Teaching is an Art (not a Science), Teamwork and Guided Practice are the Keys
Buying a new tennis racket does not make you into a better player, nor new golf clubs into a better golfer. Malcolm Gladwell proffers it takes at least 10,000 hours of practice to reach expertise, Algebra 1 teachers will, maybe, receive two days in September. I asked a math guru about the new Algebra 1 curriculum, he shrugged, “It’s the skills of the teacher, not a curriculum.”
Bob Moses, the Civil Rights icon created the “Algebra Project ” and successfully taught the poorest and lowest achieving students Algebra.
The Gates Foundation funded “Balance the Equation,” a competition to select eleven organizations to create curriculum and methodologies to teach Algebra to diverse, low socioeconomic students.
Does NYC need another Algebra curriculum? Especially a curriculum imposed by Tweed.
Has anyone told Chancellor Banks the key to improving outcomes is improving instruction and improving instruction begins with teacher buy-in.
In the vast literature in the field of personal and organizational change, Rule # 1,
* Externally imposed change is perceived as punishment (“Your experience is irrelevant, your doing it wrong”), and Rule # 2,
Participation reduces resistance. (“Let’s work together to improve outcomes”)

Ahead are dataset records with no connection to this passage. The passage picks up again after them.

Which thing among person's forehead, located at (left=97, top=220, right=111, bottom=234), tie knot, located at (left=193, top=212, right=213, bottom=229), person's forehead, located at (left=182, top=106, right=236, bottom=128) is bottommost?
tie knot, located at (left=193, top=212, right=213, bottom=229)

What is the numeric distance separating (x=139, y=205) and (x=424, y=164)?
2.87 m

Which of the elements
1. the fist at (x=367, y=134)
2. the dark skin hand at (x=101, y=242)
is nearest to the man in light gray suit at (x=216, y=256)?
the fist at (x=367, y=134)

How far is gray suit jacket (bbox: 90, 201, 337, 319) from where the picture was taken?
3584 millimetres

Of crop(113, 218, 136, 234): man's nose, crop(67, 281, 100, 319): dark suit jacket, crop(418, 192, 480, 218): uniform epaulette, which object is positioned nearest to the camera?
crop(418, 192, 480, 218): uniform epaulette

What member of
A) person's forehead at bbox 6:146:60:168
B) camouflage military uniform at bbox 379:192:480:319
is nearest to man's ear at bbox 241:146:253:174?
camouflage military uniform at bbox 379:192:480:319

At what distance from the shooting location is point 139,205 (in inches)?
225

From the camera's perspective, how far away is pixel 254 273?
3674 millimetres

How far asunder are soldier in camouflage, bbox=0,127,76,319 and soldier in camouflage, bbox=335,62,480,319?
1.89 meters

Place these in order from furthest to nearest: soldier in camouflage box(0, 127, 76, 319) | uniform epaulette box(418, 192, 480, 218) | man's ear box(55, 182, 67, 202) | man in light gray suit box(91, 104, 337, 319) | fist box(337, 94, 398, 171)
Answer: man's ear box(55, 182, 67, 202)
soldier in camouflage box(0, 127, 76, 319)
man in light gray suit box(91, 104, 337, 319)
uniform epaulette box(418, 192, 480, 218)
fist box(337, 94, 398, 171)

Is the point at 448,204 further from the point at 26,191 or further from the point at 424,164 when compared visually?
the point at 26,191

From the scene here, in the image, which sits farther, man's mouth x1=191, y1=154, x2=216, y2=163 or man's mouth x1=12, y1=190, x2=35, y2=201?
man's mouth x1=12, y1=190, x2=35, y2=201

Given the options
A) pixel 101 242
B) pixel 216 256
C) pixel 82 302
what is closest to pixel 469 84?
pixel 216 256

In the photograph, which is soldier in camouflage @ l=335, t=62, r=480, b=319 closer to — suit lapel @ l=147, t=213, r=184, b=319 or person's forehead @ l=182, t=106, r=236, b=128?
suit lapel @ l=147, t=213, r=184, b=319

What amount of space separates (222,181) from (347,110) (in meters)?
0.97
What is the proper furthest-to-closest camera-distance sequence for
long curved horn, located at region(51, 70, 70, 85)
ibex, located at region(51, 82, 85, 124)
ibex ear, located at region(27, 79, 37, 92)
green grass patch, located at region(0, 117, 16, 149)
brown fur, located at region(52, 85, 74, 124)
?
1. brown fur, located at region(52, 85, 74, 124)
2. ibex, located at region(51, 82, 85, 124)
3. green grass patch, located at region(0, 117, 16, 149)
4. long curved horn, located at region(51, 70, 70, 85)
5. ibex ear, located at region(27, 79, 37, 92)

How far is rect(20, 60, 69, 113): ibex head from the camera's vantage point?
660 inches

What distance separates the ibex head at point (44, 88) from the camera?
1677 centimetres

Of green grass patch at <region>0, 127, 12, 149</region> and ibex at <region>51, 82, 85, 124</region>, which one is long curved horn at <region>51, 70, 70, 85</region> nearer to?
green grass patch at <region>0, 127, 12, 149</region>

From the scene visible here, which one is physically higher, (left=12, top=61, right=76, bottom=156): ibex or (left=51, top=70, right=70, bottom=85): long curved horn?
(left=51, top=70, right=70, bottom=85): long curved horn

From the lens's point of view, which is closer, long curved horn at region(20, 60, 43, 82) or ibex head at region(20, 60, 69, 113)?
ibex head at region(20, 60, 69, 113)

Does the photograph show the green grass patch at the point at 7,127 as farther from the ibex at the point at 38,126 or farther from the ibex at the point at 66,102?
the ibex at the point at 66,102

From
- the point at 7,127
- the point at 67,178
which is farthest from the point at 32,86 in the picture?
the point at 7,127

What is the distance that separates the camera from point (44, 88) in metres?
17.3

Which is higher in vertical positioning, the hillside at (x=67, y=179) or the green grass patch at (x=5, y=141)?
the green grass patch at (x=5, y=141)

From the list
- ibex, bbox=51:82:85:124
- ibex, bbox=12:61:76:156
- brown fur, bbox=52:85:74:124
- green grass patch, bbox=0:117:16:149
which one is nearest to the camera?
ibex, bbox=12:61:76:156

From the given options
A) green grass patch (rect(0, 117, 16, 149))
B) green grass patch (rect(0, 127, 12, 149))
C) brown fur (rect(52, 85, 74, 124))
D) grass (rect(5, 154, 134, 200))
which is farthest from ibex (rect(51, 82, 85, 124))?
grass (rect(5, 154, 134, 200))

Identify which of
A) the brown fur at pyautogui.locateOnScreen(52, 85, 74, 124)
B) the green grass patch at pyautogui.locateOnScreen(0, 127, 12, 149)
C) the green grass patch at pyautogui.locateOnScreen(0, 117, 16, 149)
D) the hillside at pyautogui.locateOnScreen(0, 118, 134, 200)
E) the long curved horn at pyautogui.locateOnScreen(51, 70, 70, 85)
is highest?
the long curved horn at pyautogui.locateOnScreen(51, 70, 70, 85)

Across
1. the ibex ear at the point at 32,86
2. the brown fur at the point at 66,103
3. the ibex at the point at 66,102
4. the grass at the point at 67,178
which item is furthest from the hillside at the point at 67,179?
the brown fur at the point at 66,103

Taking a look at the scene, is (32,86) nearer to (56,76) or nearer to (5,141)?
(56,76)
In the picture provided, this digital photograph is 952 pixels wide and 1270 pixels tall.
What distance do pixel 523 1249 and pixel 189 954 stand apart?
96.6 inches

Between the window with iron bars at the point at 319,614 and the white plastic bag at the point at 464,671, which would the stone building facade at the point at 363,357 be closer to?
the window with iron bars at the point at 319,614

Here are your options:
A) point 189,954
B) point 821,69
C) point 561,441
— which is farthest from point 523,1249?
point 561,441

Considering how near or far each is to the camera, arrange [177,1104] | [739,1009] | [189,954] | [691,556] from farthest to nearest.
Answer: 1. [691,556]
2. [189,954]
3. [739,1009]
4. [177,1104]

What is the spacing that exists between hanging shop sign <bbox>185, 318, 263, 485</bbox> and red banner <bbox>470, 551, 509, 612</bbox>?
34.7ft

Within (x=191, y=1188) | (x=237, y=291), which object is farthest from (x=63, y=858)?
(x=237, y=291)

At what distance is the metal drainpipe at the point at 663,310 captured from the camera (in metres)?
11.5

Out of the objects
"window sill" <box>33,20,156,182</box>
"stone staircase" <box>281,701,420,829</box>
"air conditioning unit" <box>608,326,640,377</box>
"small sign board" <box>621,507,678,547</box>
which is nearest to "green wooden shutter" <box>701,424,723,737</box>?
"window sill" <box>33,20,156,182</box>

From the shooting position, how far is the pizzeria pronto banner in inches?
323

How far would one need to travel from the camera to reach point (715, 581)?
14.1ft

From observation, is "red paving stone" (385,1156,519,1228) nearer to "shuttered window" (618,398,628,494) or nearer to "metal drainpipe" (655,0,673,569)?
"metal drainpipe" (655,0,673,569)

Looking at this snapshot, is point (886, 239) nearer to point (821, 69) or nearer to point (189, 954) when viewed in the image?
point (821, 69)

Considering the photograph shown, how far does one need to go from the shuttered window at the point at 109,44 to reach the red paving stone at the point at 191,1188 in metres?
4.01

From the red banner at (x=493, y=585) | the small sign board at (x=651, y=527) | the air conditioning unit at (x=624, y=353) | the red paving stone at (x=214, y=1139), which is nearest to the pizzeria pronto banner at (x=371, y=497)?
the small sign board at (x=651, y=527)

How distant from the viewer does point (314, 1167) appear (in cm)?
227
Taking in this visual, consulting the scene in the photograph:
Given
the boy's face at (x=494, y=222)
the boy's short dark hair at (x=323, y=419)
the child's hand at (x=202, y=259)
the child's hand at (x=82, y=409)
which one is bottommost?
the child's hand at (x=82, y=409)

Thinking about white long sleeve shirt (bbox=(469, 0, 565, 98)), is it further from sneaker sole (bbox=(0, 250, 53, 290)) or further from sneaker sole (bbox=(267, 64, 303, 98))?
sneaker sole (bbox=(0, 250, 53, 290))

A principal friend invited me to sit in on a teacher-initiated meeting in her school, teachers of Algebra 1 and the predecessor course. The teachers had scored the Algebra 1 Regents Exam, created an error matrix, the most common incorrect answers and were discussing changes to their lesson plans, why did students select the “wrong” answers and how can they improve their lessons.
Usually referred to as “ownership of practice,” teacher driven, not Danielson driven instruction
Next school year all K-8 schools are mandated to use a phonics reading curriculum, most choose the Harcourt Brace curriculum, a major shift for teachers, the governor followed up, districts across the state will be required to use phonics-based curriculum. The Science of Reading gang won the battle! Students may be the losers.
Weren’t we taught to differentiate instruction, to use the instructional “tool” that suits the needs of the student?.
Teachers are not happy, professional development is largely absent, new materials slow to arrive, and, the cost: probably tens of millions, btw, is anyone checking whether “higher ups” purchased Harcourt Brace stock before the announcement, no one would do that …
Once again, the key to improving outcomes is instruction: how do we create collaborative schools, teachers sharing what works, schools sharing with other schools, school cultures willing to explore, to adapt and adopt.
Sprinkled across the city are shining stars, truly effective schools, glittering stars that are too few and the potentates in the eyries of power seem determined to be extinguish them.
Innovative school leaders are viewed as troublemakers, not team players. One of those troublemaker principals invited me into his school, an Afro-American student body, and suggested a few teachers, who welcomed me into their classrooms. An English classroom, the kids were reading Hamlet and Freud, in an AP European History class written on the board, “God is Dead,” asked students reactions, others to comment on the reactions, and continue by reading a passage from Nietzsche, the topic of the week, sadly in most schools leaders, with no choice but to swallow the remedy of the moment.
Challenging instruction engages and motivates students, and students who struggle need supports, tutoring is effective, not making Regents Exams voluntary.
In his new book, “A Nation at Thought: Restoring Wisdom in America’s Schools (2024).” David Steiner urges,
“Our collective disinclination to aim higher, far from adding to the demoralization of our education system, has solidified it. For the sake of America’s children and the future of our country, we need to imagine what aiming higher means – and then get back to work.”
Will American schools truly get away from the constant changing of curriculum? As you said, teacher buy-in is essential and the constant upheaval of materials without any teacher input is demoralizing for both students and teachers.